■ Study text

Chronicles - Bob Dylan [28]
I knew I was doing things right, was on the right road, was getting all the knowledge immediately and firsthand — memorizing words and melodies and changes, but now I saw that it could take me the rest of my life to make practical use of that knowledge and Mike didn’t have to do that. He was just right there. He was too good and you can’t be “too good,” not in this world, anyway. In order to be as good as that, you’d just about have to be him, and nobody else. Folk songs are evasive — the truth about life, and life is more or less a lie, but then again that’s exactly the way we want it to be. We wouldn’t be comfortable with it any other way. A folk song has over a thousand faces and you must meet them all if you want to play this stuff. A folk song might vary in meaning and it might not appear the same from one moment to the next. It depends on who’s playing and who’s listening.
The thought occurred to me that maybe I’d have to write my own folk songs, ones that Mike didn’t know. That was a startling thought. Up ’til then, I’d gone some places and thought I knew my way around. And then it struck me that I’d never been there before. You open a door to a dark room and you think you know what’s there, where everything is arranged, but you really don’t know until you step inside. I can’t say I’d seen any performances that were like spiritual experiences until I went to Lomax’s loft. I pondered it. I wasn’t ready to act on any of it but knew somehow, though, that if I wanted to stay playing music, that I would have to claim a larger part of myself. I would have to overlook a lot of things — a lot of things that might even need attention — but that was all right. They were things that I probably felt totally powerless over, anyway. I had the map, could even draw it freehand if I had to. Now I knew I’d have to throw it away. Not today, not tonight, sometime soon, though.

Saved data entries

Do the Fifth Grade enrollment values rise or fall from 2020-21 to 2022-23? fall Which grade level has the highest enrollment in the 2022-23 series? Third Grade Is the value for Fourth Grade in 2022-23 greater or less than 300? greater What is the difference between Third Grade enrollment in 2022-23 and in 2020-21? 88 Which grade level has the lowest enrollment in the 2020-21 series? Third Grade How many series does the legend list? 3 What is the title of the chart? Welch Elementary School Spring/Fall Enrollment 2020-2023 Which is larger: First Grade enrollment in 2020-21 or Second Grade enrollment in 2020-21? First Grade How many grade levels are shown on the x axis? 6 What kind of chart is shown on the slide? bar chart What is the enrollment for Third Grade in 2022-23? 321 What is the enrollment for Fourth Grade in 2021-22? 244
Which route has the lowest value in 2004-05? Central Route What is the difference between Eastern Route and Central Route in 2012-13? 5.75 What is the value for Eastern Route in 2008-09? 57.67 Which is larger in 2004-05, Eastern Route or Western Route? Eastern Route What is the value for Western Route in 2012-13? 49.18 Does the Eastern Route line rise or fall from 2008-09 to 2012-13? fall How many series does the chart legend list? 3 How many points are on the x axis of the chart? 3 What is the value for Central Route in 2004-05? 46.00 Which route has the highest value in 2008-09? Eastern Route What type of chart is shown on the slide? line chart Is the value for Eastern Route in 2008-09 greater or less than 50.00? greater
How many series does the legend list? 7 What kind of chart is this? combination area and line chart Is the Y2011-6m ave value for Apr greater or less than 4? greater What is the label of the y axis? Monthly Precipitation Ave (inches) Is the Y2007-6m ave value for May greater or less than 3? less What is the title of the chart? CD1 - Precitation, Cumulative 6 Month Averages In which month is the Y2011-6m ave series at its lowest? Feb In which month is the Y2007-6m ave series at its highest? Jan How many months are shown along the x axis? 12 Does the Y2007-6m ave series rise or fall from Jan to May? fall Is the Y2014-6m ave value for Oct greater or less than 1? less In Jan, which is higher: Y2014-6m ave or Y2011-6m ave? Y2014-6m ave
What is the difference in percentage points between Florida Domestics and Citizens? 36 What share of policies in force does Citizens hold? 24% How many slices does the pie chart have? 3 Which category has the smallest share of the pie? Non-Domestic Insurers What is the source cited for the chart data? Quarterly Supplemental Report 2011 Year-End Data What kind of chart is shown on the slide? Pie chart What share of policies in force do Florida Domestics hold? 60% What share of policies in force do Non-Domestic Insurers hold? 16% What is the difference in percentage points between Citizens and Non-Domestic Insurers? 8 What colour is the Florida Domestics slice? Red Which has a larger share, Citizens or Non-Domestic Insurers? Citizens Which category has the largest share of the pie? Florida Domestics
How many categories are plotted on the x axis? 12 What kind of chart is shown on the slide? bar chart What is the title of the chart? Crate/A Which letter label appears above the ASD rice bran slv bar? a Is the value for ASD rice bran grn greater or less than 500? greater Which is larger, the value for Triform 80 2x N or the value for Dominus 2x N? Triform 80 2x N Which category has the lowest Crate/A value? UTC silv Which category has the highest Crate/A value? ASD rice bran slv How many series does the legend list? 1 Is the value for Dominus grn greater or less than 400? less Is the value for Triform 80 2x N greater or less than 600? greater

■ What the task asks
Copy out the Chronicles passage from the top of the page in full, word for word.

■ Exercise answer
Chronicles - Bob Dylan [28]
I knew I was doing things right, was on the right road, was getting all the knowledge immediately and firsthand — memorizing words and melodies and changes, but now I saw that it could take me the rest of my life to make practical use of that knowledge and Mike didn’t have to do that. He was just right there. He was too good and you can’t be “too good,” not in this world, anyway. In order to be as good as that, you’d just about have to be him, and nobody else. Folk songs are evasive — the truth about life, and life is more or less a lie, but then again that’s exactly the way we want it to be. We wouldn’t be comfortable with it any other way. A folk song has over a thousand faces and you must meet them all if you want to play this stuff. A folk song might vary in meaning and it might not appear the same from one moment to the next. It depends on who’s playing and who’s listening.
The thought occurred to me that maybe I’d have to write my own folk songs, ones that Mike didn’t know. That was a startling thought. Up ’til then, I’d gone some places and thought I knew my way around. And then it struck me that I’d never been there before. You open a door to a dark room and you think you know what’s there, where everything is arranged, but you really don’t know until you step inside. I can’t say I’d seen any performances that were like spiritual experiences until I went to Lomax’s loft. I pondered it. I wasn’t ready to act on any of it but knew somehow, though, that if I wanted to stay playing music, that I would have to claim a larger part of myself. I would have to overlook a lot of things — a lot of things that might even need attention — but that was all right. They were things that I probably felt totally powerless over, anyway. I had the map, could even draw it freehand if I had to. Now I knew I’d have to throw it away. Not today, not tonight, sometime soon, though.